“All this time orders were pouring into the abbey in excess of expectation. They came from Nîmes, from Aix, from Avignon, from Marseilles.... Every day the convent became more like a factory. There were packing brothers, labelling brothers, others for the accounts, others for the carting; the service of God may have lost a few tolls of the bells now and again by it; but I can assure you that the poor folk of the district lost nothing....

“Well, then, one fine Sunday morning, whilst the treasurer was reading in full chapter his stock-sheet at the end of the year, and the good canons were listening to him with sparkling eyes and smiles on their lips, who should burst into the middle of the meeting but Father Gaucher, shouting out:

“‛That’s an end of it!... I can’t stand it any longer!... Give me my cows again!’

“‛But what is it, Father Gaucher?’ asked the prior, who had his own suspicions of what it was.

“‛What is it, my lord?... I’m on a fair way of preparing myself a fine eternity of flames and pitch-forks.... I drink, and drink, like a lost soul; that’s what it is!...’

‛But I told you to count your drops.’

‛Ah, so you did!
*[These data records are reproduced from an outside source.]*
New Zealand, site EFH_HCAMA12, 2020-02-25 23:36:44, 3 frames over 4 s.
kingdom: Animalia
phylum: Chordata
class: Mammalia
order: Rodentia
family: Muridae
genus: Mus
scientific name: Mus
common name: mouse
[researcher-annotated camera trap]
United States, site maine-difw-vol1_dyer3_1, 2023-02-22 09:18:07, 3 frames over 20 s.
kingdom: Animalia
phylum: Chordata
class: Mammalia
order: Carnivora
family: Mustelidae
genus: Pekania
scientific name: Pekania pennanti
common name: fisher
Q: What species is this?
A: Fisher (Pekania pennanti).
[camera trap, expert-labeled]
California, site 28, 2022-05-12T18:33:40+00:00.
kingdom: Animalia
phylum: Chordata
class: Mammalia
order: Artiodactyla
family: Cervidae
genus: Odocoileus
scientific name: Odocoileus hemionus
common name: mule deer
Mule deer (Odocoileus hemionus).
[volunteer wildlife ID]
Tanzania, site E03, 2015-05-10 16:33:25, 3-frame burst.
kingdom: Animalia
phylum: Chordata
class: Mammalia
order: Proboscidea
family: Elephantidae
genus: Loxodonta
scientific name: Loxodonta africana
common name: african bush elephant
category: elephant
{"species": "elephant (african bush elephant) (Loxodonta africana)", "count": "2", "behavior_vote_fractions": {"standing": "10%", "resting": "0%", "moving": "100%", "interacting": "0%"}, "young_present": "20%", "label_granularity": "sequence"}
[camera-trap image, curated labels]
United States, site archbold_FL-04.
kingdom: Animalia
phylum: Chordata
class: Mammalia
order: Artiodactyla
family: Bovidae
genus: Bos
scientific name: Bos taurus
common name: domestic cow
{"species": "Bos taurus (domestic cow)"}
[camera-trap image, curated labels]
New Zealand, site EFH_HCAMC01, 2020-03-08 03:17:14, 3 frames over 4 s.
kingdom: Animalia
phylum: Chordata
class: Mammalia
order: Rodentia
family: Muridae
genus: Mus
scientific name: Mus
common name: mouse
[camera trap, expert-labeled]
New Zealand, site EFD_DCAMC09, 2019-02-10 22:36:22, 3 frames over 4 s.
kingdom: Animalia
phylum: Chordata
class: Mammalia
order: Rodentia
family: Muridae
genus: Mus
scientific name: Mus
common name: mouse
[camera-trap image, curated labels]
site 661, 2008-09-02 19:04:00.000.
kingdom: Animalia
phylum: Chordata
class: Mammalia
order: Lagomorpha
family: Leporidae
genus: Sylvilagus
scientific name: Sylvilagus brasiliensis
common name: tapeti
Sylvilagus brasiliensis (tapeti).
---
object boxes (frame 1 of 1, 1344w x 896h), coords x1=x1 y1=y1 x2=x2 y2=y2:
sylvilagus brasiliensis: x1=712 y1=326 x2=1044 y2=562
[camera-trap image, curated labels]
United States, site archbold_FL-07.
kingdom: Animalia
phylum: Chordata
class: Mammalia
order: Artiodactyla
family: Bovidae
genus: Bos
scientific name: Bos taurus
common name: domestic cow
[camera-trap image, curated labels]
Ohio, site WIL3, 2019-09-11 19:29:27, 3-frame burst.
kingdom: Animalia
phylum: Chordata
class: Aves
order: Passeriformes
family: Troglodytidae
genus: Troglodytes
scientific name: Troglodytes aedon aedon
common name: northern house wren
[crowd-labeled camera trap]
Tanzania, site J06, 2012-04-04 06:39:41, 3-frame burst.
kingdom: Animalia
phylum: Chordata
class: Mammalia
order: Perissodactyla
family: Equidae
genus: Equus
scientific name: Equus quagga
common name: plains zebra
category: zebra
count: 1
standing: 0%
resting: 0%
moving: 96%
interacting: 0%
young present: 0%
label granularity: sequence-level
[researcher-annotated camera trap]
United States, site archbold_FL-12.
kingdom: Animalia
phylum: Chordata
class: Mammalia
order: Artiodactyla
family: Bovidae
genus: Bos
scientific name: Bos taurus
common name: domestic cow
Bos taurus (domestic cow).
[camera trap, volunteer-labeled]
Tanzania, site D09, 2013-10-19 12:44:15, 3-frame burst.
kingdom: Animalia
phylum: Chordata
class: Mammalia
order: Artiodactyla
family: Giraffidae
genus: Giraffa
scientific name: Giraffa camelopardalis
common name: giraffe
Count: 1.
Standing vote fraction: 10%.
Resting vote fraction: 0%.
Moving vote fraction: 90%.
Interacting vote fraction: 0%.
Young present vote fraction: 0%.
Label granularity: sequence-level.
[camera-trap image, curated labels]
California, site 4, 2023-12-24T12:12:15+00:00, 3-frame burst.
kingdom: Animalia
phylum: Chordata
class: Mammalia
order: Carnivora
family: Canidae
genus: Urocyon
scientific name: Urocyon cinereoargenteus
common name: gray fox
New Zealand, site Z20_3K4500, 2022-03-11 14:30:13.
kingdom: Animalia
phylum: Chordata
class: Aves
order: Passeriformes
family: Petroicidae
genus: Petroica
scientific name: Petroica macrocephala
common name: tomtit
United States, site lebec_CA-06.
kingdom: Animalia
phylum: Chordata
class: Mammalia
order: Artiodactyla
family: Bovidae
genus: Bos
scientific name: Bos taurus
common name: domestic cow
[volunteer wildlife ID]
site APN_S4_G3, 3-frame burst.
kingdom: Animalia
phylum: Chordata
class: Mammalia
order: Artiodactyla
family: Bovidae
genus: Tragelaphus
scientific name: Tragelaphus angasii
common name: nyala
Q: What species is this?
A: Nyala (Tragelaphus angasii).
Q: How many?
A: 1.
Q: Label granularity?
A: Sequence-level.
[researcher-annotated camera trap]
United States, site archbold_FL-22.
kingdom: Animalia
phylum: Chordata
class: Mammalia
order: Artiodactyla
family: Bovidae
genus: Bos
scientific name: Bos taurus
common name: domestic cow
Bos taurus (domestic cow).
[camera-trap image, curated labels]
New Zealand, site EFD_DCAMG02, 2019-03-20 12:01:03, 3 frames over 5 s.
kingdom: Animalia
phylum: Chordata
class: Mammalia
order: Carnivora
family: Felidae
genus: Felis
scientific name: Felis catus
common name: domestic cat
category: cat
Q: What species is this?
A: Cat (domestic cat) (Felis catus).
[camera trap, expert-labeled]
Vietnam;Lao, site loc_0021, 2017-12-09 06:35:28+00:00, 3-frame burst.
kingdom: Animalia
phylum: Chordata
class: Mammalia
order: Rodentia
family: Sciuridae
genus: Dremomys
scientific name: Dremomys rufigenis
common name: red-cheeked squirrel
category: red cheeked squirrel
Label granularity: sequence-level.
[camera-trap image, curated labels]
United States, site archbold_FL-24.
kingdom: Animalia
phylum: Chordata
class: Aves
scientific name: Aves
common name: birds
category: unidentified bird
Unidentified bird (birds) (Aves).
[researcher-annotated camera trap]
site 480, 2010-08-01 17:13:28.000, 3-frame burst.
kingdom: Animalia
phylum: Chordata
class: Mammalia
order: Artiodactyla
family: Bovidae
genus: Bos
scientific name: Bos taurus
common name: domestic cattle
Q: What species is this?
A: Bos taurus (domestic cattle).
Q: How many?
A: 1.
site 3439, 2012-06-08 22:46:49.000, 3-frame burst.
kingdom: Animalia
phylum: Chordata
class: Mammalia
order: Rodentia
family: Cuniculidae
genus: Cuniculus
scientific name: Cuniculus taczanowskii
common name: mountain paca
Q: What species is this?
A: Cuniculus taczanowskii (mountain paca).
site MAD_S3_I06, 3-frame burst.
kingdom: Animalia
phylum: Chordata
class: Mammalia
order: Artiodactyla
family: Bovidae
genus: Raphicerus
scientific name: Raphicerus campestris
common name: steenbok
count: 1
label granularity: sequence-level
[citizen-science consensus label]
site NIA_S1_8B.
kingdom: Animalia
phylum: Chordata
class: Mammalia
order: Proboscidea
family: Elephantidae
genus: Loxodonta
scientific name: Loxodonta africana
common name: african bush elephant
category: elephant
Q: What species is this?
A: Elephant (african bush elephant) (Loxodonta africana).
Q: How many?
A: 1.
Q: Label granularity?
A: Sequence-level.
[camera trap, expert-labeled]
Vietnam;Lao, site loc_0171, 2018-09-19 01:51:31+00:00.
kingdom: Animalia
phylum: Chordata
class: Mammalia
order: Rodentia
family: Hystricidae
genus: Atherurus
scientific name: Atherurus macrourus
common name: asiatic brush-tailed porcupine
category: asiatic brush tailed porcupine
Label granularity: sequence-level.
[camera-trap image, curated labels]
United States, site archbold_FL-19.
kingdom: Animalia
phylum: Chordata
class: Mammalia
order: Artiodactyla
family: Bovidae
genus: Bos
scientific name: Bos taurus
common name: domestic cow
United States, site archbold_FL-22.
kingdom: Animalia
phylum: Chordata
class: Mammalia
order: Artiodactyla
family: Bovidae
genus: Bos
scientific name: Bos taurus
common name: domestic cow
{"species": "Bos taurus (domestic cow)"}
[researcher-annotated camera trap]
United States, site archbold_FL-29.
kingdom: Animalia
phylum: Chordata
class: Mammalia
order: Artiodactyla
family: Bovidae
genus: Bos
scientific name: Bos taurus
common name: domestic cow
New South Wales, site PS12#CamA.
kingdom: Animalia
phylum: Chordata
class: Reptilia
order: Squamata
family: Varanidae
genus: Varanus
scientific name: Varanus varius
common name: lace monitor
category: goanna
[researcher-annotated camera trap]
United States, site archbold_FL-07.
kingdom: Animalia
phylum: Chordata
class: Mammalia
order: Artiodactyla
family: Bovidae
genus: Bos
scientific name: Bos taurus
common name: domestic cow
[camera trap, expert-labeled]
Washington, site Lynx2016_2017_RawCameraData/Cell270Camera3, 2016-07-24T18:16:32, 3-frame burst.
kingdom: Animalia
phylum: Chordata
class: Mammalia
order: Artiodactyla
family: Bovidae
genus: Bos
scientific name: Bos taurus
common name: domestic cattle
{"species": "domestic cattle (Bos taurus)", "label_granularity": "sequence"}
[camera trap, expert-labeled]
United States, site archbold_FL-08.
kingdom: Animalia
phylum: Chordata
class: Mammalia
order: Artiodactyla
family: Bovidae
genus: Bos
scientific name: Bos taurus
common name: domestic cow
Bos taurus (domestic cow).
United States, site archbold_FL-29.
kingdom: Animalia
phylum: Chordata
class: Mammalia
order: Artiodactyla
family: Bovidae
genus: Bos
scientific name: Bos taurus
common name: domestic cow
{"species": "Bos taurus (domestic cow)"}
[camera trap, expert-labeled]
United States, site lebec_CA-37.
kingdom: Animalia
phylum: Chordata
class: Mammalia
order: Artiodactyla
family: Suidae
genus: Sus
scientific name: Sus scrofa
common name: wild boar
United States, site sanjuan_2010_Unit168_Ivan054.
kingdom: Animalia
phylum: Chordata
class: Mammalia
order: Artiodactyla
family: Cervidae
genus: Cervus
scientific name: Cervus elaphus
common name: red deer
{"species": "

To count my drops! But I would need to count by goblets now.... Yes, your Reverences, that’s what I’ve come to. Three bottles an evening!... You know quite well that can’t go on for ever.... So, get whom you like to make the elixir.... God’s fire burn me, if I take anything more to do with it!’

“There was no more laughing for the chapter.

“‛But, wretched man, you’ll ruin us!’ cried the treasurer, brandishing his ledger.